As Nancy spoke about the incredible projects in the art studios, or the learning shared in all classrooms through documentation, I saw more connections emerge. Carol Anne Wien (whose workshop last month inspired three of us twitter friends and attendees to coin "a new 3R's"of the role of the teacher in an inquiry-based classroom), worked with Nancy and other Reggio-inpired educators, resulting in the wonderful: "Emergent Curriculum in the Primary Classroom".

No matter which slide we were looking at, a theme was evident throughout, one which she touched on again and again when describing the freedom of students in a Reggio classroom to take risks we never would or could allow in North American classrooms. Nancy saw in the pictures aspects of life in Reggio Emilia that I had missed: everywhere there was evidence of children being being trusted to explore their limits both physically (climbing up ladders or on tabletops to participate in a project) and socially (students working alone or practically heaped on top on one another while enjoying group play).

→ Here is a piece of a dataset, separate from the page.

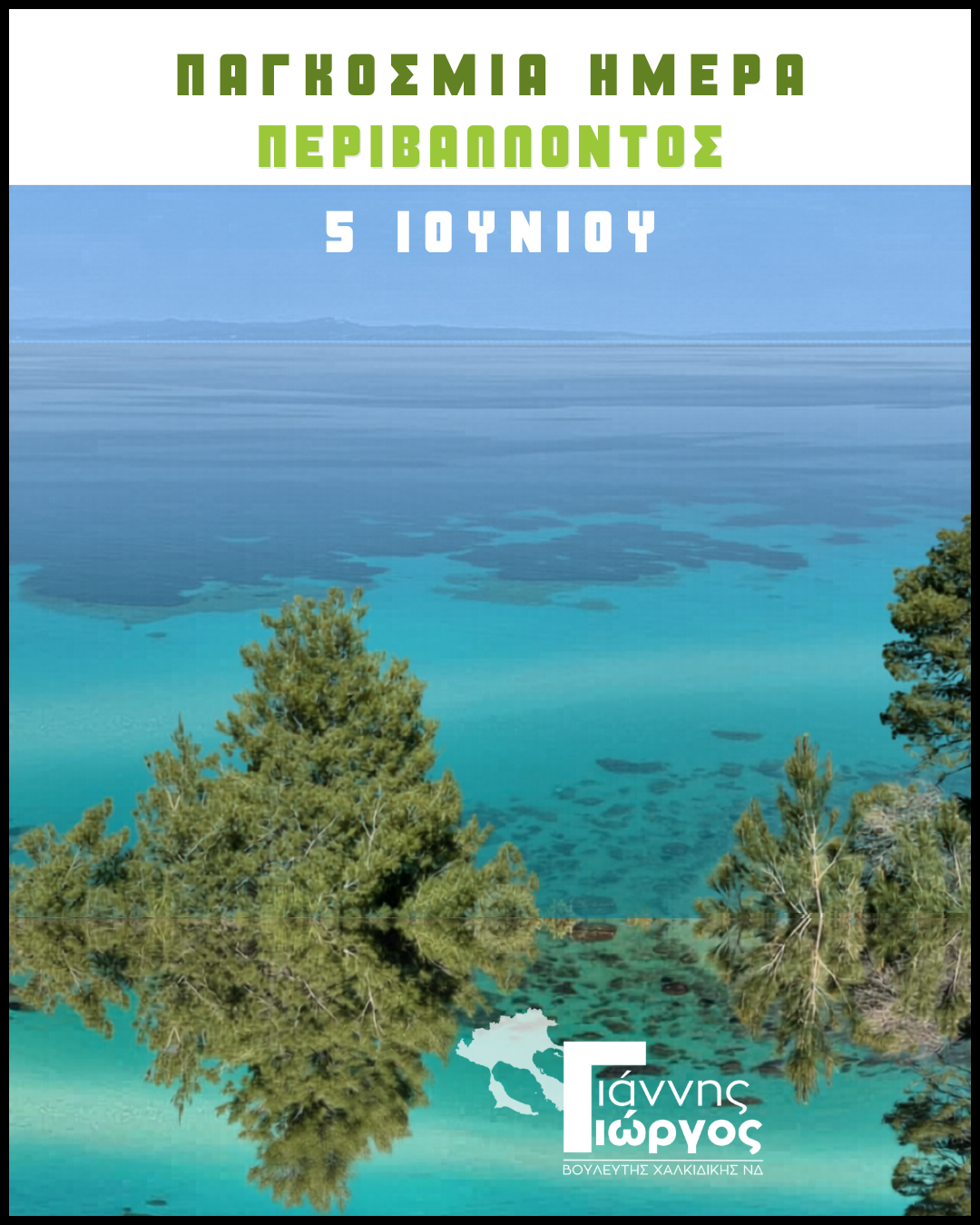 2026_06_05 Μήνυμα του Βουλευτή Χαλκιδικής Ιωάννη Γιώργου για την Παγκόσμια Ημέρα Περιβάλλοντος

She outlined the image of the child in Reggio Emilia society: "Children are strong, resourceful, and capable. So, naturally, more is allowed to happen in class and outside". 

Further to this, she contrasted the Reggio approach with the North American model concerning the difficulties of students whose learning styles don't fit with the overall needs of the mainstream classroom. I was surprised to find tears springing to my eyes when I heard: "In Reggio schools, children have special rights, not special needs". This way of honouring the multitude possibilities inherent in every human being is one that I had never heard before, and it framed the purpose of following the interests of the child in an indisputable way. Every child has a right to an education that serves their needs and interests, and those who learn in a subtly or dramatically different way from most others are not excepted.

So, when I connect the dots, the picture that emerges is as clear as a constellation on a moonless night. What made Nancy's presentations so compelling for me was her constant message, consistent to this day in everything she says: the child comes first. That's it. Deceptively simple, and yet it took me years to understand it. The child comes first, not the curriculum, not the fashionable new trend in teaching, not the politics nor the patterns of what worked before, not the size of the class or the program being applied. The children and their interests drive the direction of the inquiries and the depth of their engagement in topics.  A skillful teacher listens, joins in the conversations, and adds just enough support to keep the spark burning, while capturing the learning and helping the children reflect upon it.